Excerpts from a dataset:
- Opening Delimiter -

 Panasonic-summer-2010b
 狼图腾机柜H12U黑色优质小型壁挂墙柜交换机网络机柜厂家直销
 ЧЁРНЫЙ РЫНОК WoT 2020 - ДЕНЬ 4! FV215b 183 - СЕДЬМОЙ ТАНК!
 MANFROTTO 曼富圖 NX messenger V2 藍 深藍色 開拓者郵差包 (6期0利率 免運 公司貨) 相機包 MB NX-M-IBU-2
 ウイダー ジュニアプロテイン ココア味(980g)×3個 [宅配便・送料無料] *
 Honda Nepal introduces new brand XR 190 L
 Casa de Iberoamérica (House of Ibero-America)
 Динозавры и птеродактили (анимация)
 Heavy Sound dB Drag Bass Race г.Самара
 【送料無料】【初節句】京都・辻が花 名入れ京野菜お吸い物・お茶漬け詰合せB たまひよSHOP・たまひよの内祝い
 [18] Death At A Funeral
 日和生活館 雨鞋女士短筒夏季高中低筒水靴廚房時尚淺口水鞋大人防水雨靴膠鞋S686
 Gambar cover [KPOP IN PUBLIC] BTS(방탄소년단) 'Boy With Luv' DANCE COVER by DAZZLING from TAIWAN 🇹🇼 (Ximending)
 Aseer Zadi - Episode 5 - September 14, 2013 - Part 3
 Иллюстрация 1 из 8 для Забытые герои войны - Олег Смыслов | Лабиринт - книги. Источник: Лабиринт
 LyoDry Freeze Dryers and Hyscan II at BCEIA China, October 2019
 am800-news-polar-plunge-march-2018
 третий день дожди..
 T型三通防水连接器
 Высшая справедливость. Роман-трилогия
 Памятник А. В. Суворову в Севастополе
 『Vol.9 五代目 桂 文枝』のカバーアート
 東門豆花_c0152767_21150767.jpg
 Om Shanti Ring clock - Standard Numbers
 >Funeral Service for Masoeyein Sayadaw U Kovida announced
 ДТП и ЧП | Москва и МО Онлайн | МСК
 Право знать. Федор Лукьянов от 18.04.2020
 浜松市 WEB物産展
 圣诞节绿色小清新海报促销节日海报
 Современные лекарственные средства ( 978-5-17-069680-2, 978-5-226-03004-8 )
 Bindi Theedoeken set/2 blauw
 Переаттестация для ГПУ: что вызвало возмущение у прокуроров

- Closing Delimiter -

WORK REQUIRED:
The lines from the first of the entries through the line holding "LyoDry Freeze Dryers" are to be restated word for word, and no others.

ANSWER:
 Panasonic-summer-2010b
 狼图腾机柜H12U黑色优质小型壁挂墙柜交换机网络机柜厂家直销
 ЧЁРНЫЙ РЫНОК WoT 2020 - ДЕНЬ 4! FV215b 183 - СЕДЬМОЙ ТАНК!
 MANFROTTO 曼富圖 NX messenger V2 藍 深藍色 開拓者郵差包 (6期0利率 免運 公司貨) 相機包 MB NX-M-IBU-2
 ウイダー ジュニアプロテイン ココア味(980g)×3個 [宅配便・送料無料] *
 Honda Nepal introduces new brand XR 190 L
 Casa de Iberoamérica (House of Ibero-America)
 Динозавры и птеродактили (анимация)
 Heavy Sound dB Drag Bass Race г.Самара
 【送料無料】【初節句】京都・辻が花 名入れ京野菜お吸い物・お茶漬け詰合せB たまひよSHOP・たまひよの内祝い
 [18] Death At A Funeral
 日和生活館 雨鞋女士短筒夏季高中低筒水靴廚房時尚淺口水鞋大人防水雨靴膠鞋S686
 Gambar cover [KPOP IN PUBLIC] BTS(방탄소년단) 'Boy With Luv' DANCE COVER by DAZZLING from TAIWAN 🇹🇼 (Ximending)
 Aseer Zadi - Episode 5 - September 14, 2013 - Part 3
 Иллюстрация 1 из 8 для Забытые герои войны - Олег Смыслов | Лабиринт - книги. Источник: Лабиринт
 LyoDry Freeze Dryers and Hyscan II at BCEIA China, October 2019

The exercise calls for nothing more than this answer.